By 1940 Corning was making about 300,000 ornaments a day, compared with the perhaps 600 for a skilled German glassblower, and sending them to other companies for decoration.
Shiny Brite Christmas ornaments were made and sold by Max Eckardt from the 1940s to 1960s.
They can be identified by the words "Shiny Brite Made in USA" stamped into the ornament's top cap.

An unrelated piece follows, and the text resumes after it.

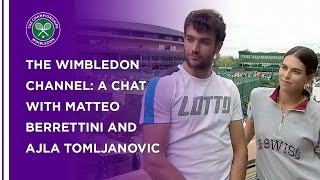 Matteo Berrettini And Ajla Tomljanovic Chat To The Wimbledon Channel  Wimbledon 2021 [upl. by Agnes]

The following year the ornaments were silvered on the inside so they would remain “shiny bright” for longer periods, but WWII intervened and material shortages caused the company to decorate the clear glass balls with simple thin stripes in pastel colors which didn’t require as much metallic oxide pigment.
Corning, moreover, was able to alter its machines to produce a greater variety of shapes and sizes of glass ball without using scarce war material.
The familiar shapes of movie stars, real or animated, were sold by the thousands.Although this website showcases Christmas lights, I had to include a page with a few of the classic decorations.Old ornaments like these are cherished because they brig back memories of Christmases past.But the necessities of war persisted and the sturdy metal cap that held the little hook for hanging the ornaments had to give way to cardboard and often you had to provide your own hanging device – yarn, at our house– to replace the less prevalent hooks.Today, Christopher Radko, the entrepreneur who discovered and recreated many of the historic glass ornament molds from Germany and Czechoslovakia, has recreated much of the Shiny Brite ornament collection.